Cytokine-activated (Pre-act) and control-treated NK cells were adoptively transferred into separate Rag-1^−/− hosts (A) or co-transferred into Rag-2^−/− γ_c^−/− hosts (B&C). NK cell IFN-γ responses following in vitro culture with IL-12 + IL-15 were measured 4 and 12 weeks later. (A) Following transfer into separate NK-competent hosts, pre-activated NK cells were more likely to produce IFN-γ than naïve host NK cells (*p=0.03 at 4 weeks and **p=0.007 at 12 weeks, mean +/− SEM of 3-5 independent experiments).
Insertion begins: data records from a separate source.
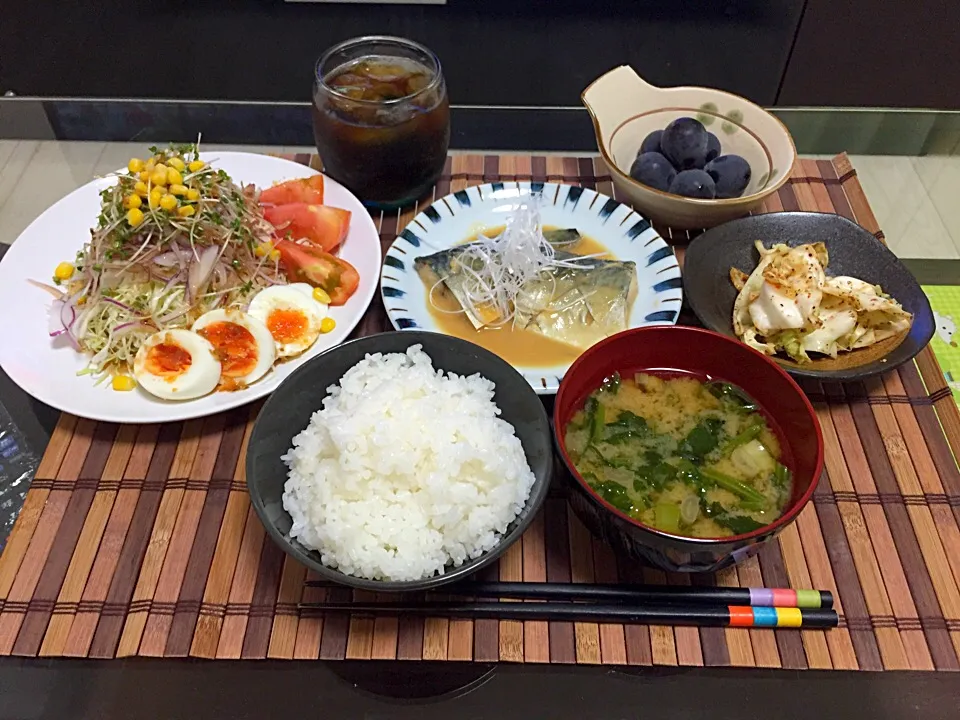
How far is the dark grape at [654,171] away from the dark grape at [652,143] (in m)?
0.06

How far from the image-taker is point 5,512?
5.51 ft

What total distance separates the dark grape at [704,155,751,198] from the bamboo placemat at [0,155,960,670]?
2.20 ft

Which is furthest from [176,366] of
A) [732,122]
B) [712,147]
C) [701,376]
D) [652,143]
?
[732,122]

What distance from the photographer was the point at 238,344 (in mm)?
1787

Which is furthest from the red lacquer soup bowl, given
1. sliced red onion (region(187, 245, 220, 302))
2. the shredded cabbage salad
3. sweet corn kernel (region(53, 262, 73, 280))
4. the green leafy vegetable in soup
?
sweet corn kernel (region(53, 262, 73, 280))

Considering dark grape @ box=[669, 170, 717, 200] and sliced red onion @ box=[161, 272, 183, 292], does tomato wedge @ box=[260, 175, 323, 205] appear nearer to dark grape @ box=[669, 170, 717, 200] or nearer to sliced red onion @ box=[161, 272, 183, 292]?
sliced red onion @ box=[161, 272, 183, 292]

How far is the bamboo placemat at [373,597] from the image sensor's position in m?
1.41

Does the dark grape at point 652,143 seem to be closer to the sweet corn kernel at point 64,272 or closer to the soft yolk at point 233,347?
the soft yolk at point 233,347

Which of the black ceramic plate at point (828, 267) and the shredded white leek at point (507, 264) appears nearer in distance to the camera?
the black ceramic plate at point (828, 267)

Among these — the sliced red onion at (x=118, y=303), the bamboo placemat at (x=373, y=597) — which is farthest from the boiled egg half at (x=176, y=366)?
the sliced red onion at (x=118, y=303)

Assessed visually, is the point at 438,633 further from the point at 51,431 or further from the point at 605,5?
the point at 605,5

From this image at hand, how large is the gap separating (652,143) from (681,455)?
1138mm

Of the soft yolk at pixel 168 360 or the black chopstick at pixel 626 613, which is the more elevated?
the soft yolk at pixel 168 360

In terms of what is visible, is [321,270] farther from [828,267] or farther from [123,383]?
[828,267]
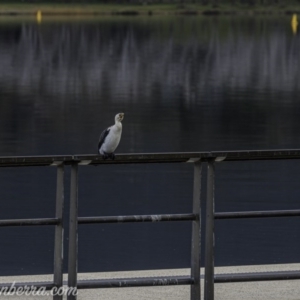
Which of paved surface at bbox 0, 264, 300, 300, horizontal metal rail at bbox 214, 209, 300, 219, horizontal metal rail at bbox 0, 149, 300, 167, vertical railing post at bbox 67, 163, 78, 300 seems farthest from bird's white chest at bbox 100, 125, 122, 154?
paved surface at bbox 0, 264, 300, 300

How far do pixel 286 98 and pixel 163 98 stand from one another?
4894mm

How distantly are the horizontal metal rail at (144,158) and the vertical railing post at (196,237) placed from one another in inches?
4.7

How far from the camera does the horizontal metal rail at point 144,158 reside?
664 centimetres

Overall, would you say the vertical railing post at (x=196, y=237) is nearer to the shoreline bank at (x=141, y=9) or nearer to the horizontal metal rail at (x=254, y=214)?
the horizontal metal rail at (x=254, y=214)

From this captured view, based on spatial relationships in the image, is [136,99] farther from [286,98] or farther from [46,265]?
[46,265]

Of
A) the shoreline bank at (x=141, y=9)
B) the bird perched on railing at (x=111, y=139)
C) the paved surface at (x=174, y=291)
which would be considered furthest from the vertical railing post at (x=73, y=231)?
the shoreline bank at (x=141, y=9)

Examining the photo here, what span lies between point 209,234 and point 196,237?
0.09m

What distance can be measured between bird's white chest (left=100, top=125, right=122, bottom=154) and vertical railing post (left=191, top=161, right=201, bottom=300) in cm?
72

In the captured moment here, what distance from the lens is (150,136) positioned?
93.5ft

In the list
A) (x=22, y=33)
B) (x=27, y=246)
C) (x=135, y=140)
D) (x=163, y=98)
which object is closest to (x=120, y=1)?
(x=22, y=33)

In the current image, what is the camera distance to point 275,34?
328 ft

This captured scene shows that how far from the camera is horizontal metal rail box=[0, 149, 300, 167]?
664cm

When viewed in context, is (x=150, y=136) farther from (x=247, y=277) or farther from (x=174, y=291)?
(x=247, y=277)

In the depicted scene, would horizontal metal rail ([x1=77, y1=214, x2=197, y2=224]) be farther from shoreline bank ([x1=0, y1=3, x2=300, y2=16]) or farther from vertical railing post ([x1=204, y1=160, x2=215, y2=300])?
shoreline bank ([x1=0, y1=3, x2=300, y2=16])
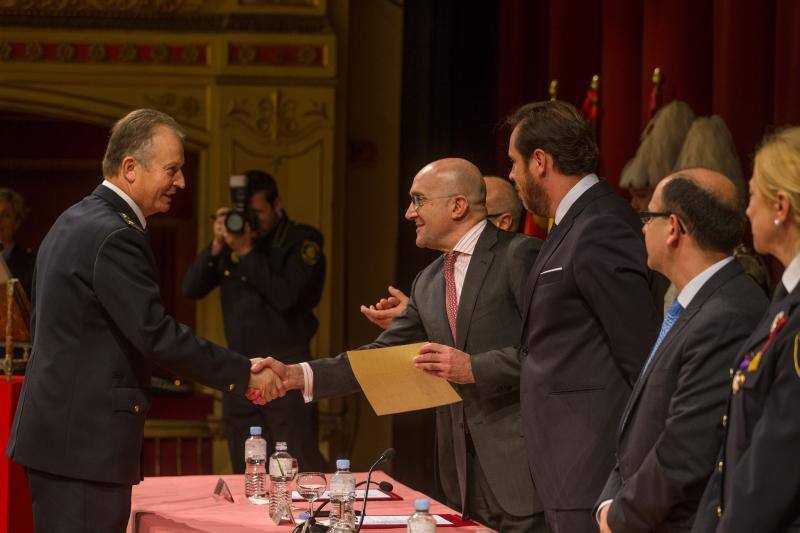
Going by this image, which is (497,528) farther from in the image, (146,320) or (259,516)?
(146,320)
There was no significant difference between the percentage of control-treated donor and host IFN-γ⁺ NK cells. (B) Following co-transfer of cells into alymphoid Rag-2^−/− γ_c^−/− hosts (as schematized in Figure 2, without CFSE labeling), the absolute number of splenic NK cells remained stable, while the ratio of pre-activated to control cells decreased between 1 and 12 weeks after adoptive transfer (mean +/− SEM of 3-8 mice per timepoint; data shown for 1 week is also shown in Figure 2C and D). (C) Four weeks after adoptive transfer, significantly more pre-activated than control NK cells produced IFN-γ. Twelve weeks after co-transfer into alymphoid hosts, slightly more control donor NK cells produce IFN-γ. (Mean +/− SEM of 4-5 independent experiments; black bars represent IL-12 + IL-15 stimulation, grey bars media; **p<0.004).